━━ TEXT ━━
Brian Ashley argues that the primary task in South Africa is building a united front against neo-liberalism. Central to such a front is a revived, independent Cosatu.
Capitalism failed absolutely the vast majority of this country as it became intertwined and dependent on racism and could only survive in the form of apartheid. Post apartheid capitalism is once again leaving a trail of hunger, poverty, anger and misery. In spite of the best efforts of the African National Congress government (and governing this country with its apartheid legacy, division and inequality is no easy task) every progressive programme, strategy and intention is being abandoned in the face of the brutal logic of managing a capitalist state in this historical period and within the realities of present day South Africa.
In the interests of developing a stable state the ANC has shied away from confronting capital and white society that was left largely intact when the end of apartheid was negotiated. This has resulted in a situation where the ANC leadership has adapted itself to the unreconstructed power institutions.
It could have been different if the productive potential had been harnessed to overcome the deprivation of the past. But this would have required breaking with the logic of profits over people, capital accumulation over human need, breaking with trickle down economics and thinking. And it would have required continued and continual struggle, organisation and mobilisation.
In the face of the unfavourable international balance of forces it would have required a courage and boldness capable of sustaining the confidence of the oppressed in an alternative vision.
A small number of comrades, (that is small relative to the scale of the tasks we face) have come together and are uniting their individual efforts to develop a strategy to challenge the capitalist path of the post-apartheid transition. We are comrades with a long history of building trade unions, civics,women, youth, student and political organisations in the struggle against apartheid-capitalism and in fighting for working class interests in the transition from apartheid. We have been at the forefront of building many of the new movements that have been formed to resist neoliberalism and have struggled to rebuild the broader popular movement. We are activists who see as our first and main task to build these movements and to unite them in resisting retrenchments, cut-offs, evictions. We are for a new, united and democratic mass movement of the oppressed that builds a counter power to the power of capital, the market, the investors, the black bourgeoisie, the state functionaries and other social layers that the capitalist state in South Africa rests upon.
our tasks
Globally a new period of resistance to capitalist globalisation is gaining momentum. From Chiapas to Buenos Aires, from Seattle to Genoa, from indigenous and peasant mobilisations to the reawakening of the traditional labour and social movements, there has been a renewal of struggle and organisation to the harsh attacks of capital.
Ten years into the transition in SA and as the government locks itself into the dominant paradigm of free markets and free trade and increasingly carries out the neoliberal project the renewal of the mass movement on a radical and militant basis becomes the central task facing the left.
At the centre lies the task of rebuilding the mass movement and building a united front against neoliberalism. Such a project is faced with a number of strategic issues and questions. A major obstacle to a systematic fight back is the continued hold and influence over the oppressed masses of the ANC. The novelty of bourgeois democracy and the channelling of political energy into electioneering have ensured the ANC’s continued hegemony in the body politic. The ANC’s deep roots within the working class and its pre-eminence during the liberation struggle secure a patience and loyalty on behalf of the masses that goes well beyond the organisation’s track record of transforming the lives of the majority.
━━━
## INSTRUCTIONS
(1) Copy the passage of the essay on neoliberalism in South Africa starting at "It could have" and ending at "organisation and mobilisation.".
(2) Write the next part of the essay on neoliberalism in South Africa, picking up after its final sentence.
━━ DATA ━━
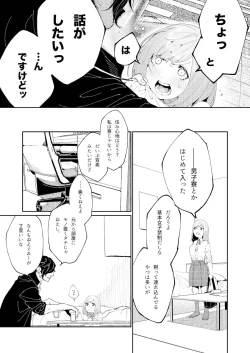 Page 17 of Kuma to Tora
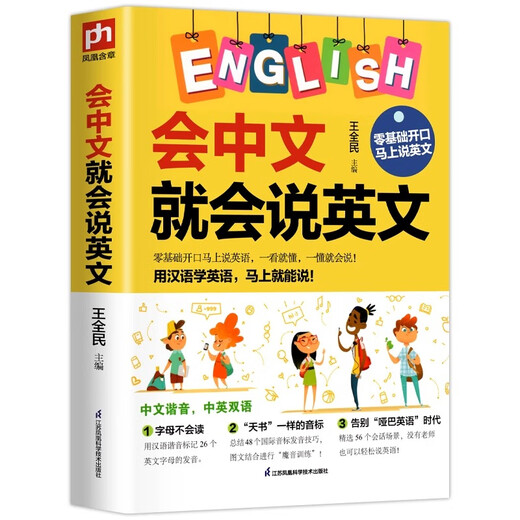Wenn Sie Chinesisch sprechen können, können Sie Englisch sprechen. Sie verfügen über keinerlei Grundlagen zum Selbststudium der englischen Sprache. Lernen Sie Englisch mit chinesischen Homophonen. Leicht zu merken. Phonetische Symbole und Satzmuster. Synchronisiertes Audio. Englisch-Lernbücher für Erwachsene. 0 echte Lernwerkzeuge. Tutorials für Grundschüler. Wenn Sie Chinesisch sprechen können, können Sie Englisch sprechen.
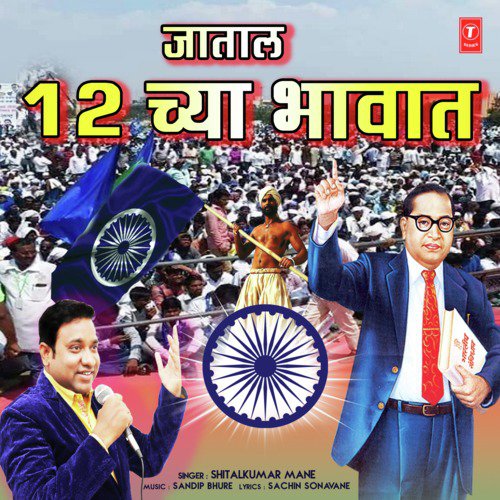Jaatal 12 Chya Bhavat - Shitalkumar Mane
━━━
## WRITTEN RESPONSES
(1)
It could have been different if the productive potential had been harnessed to overcome the deprivation of the past. But this would have required breaking with the logic of profits over people, capital accumulation over human need, breaking with trickle down economics and thinking. And it would have required continued and continual struggle, organisation and mobilisation.

(2)
The labour movement and particularly COSATU, as the biggest and most militant section of the trade union movement, has in the last years grown considerably weaker in terms of its membership, capacity for mobilisation and political autonomy. Not only objective factors related to the restructuring of the economy and the swelling of the army of unemployed explain the evolution of COSATU. Its lack of political independence and autonomy from the ruling party, its reliance on the Tripartite Alliance and its conversion to the politics of social consensus stand in the way of reviving its fighting traditions and militancy. The failure of a class struggle current to emerge within the labour movement has delayed its renewal and led to its isolation from the new struggles and emerging social movements.
The process of regaining COSATU’s class independence will be a struggle that has to be waged within COSATU to militantly defend workers interests whether in the form of defending jobs, fighting for a living wage, resisting privatisation etc. The main form of our intervention in the trade movement should be focussed on getting COSATU to take up the day-to-day and daily struggle against the neoliberal offensive of capital and the state. It is within this logic that the continuation of the Alliance will be posed. The resolute defence of workers interests pits the trade union movement not only against capital but also the state It is precisely because of this that COSATU initiates struggles and campaigns, only to turn the proverbial tap off in the face of government anger and opposition.
The struggle to rebuild COSATU and to regain its political independence and militant tradition will not be the result of rank and file struggle alone. A number of shocks from “without” will have to pave the way. The emergence of militant and radical social movements with a mass base that take up the struggles against the failure of the new government to transform the lives of the majority and resist the impact of its conservative macro-economic policies will have a major impact in “keeping COSATU honest”. Here lies the importance and potential of a whole range of new popular organisations such as the Treatment Action Campaign, the Landless People’s Movement, new women and youth formations that while taking up single issues are forced to link their local struggles to the broader struggle against neoliberalism. These formations will provide the mass base for the anti-globalisation campaigns and networks that have emerged recently and challenge directly government policy.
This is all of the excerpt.